Kate’s heart lifted. “You do?”

Phil made an empty gesture, a half smile forming momentarily on his lips. “I’m getting married.” He gave her a dry look. “For real this time.”

Kate blinked. “You are? Oh. Oh! Ah, congratulations—” she stuttered. “I’m so glad for you.” And she was.

“Her name is Lucy, and she’s—well, she’s everything.” Throwing out a wry smile, Phil added: “And, I suppose I wouldn’t have met her if you hadn’t done what you did. So in that regard, I should probably thank you.”

“Your welcome, I guess?” Kate laughed quietly. Phil’s lips twitched. Sobering, she said then: “But seriously, Phil, you deserve nothing less than everything you want.”

Phil nodded in seeming agreement. “I was angry at you for a long time, Kate.”

“I know.”

“But I’m not anymore.” Phil told her. “I’m happy. I’m—” He shrugged again. “I came here today to put the past to bed, to end it, all the questions, the hurt and betrayal. All of it. I came to say a proper goodbye this time. I needed to do that before I married Lucy.”

Kate nodded.

“And now I have.”

“Thank you,” Kate said quietly. “For your persistence, for coming here.” And she meant it. She hadn’t known until just this moment how long she’d been waiting for this moment. Resolution. Restitution. Atonement.

Slowly, Phil rose to his feet. “Be happy Kate. I know I am.”

Gaining her own legs, Kate smiled tremulously. “I will be,” she promised him.

Edging back from the table, he came around to her side, and bending down, brushed a soft kiss against her cheek. “Goodbye Kate.”

“Goodbye Phil,” she whispered.

With a speaking look at Calida, he moved toward the door. “I’ll meet you back at the hotel then, shall I?” he asked politely, expectantly, just as though his leave-taking had been a carefully staged exit.

Then again, knowing Calida, it probably had been.

That woman nodded slowly. “Yes, that will be fine.”

And with that Phil was gone, slipping out the door, his departure as quiet as his entrance had been thunderous.

When Calida remained firmly in her seat, Kate sank despondently back into her own chair. It was only too clear that Calida, unlike Phil, was not leaving. Not yet anyway. Kate’s eyes skittered over to Penny and M.T. who sat silently at the far side of the table. Neither woman had spoken throughout the exchange. But Kate doubted they’d missed so much as a word. They’d dissect the conversation later, in private.

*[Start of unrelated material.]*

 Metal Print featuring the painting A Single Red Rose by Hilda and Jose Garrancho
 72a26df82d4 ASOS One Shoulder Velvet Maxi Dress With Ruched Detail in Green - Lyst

Calida cleared her throat. “So I suppose it’s my fault then,” she said to the quiet room. “What you said to Phil: that you weren’t allowed to be you before, well, before your little defection. I suppose I did that, made you someone else?”

Kate swallowed difficultly. “I don’t know what you want me to say…”

Calida laughed. “And wasn’t that the whole problem, Kate? That you were always waiting for me to tell you what to say?” Her voice was harsh, waspish.

“Mom…”

“No. Don’t.” Calida shook her head vigorously. “I was only ever trying to do right by you.”

“I know that,” Kate insisted. “I do.”

“But you still hate me.”

“I don’t hate you.”

“You don’t?” Calida sounded honestly surprised. “That’s not the way I’ve understood it this past year.”

“I don’t know…”

“I didn’t know where you were!” Calida cried. “I wasn’t even allowed to know that much!”

Kate cringed. “You would have just—”

“Found you?” Calida laughed weakly. “Yes and God forbid that!”

Kate looked down at her coffee. It was cold now.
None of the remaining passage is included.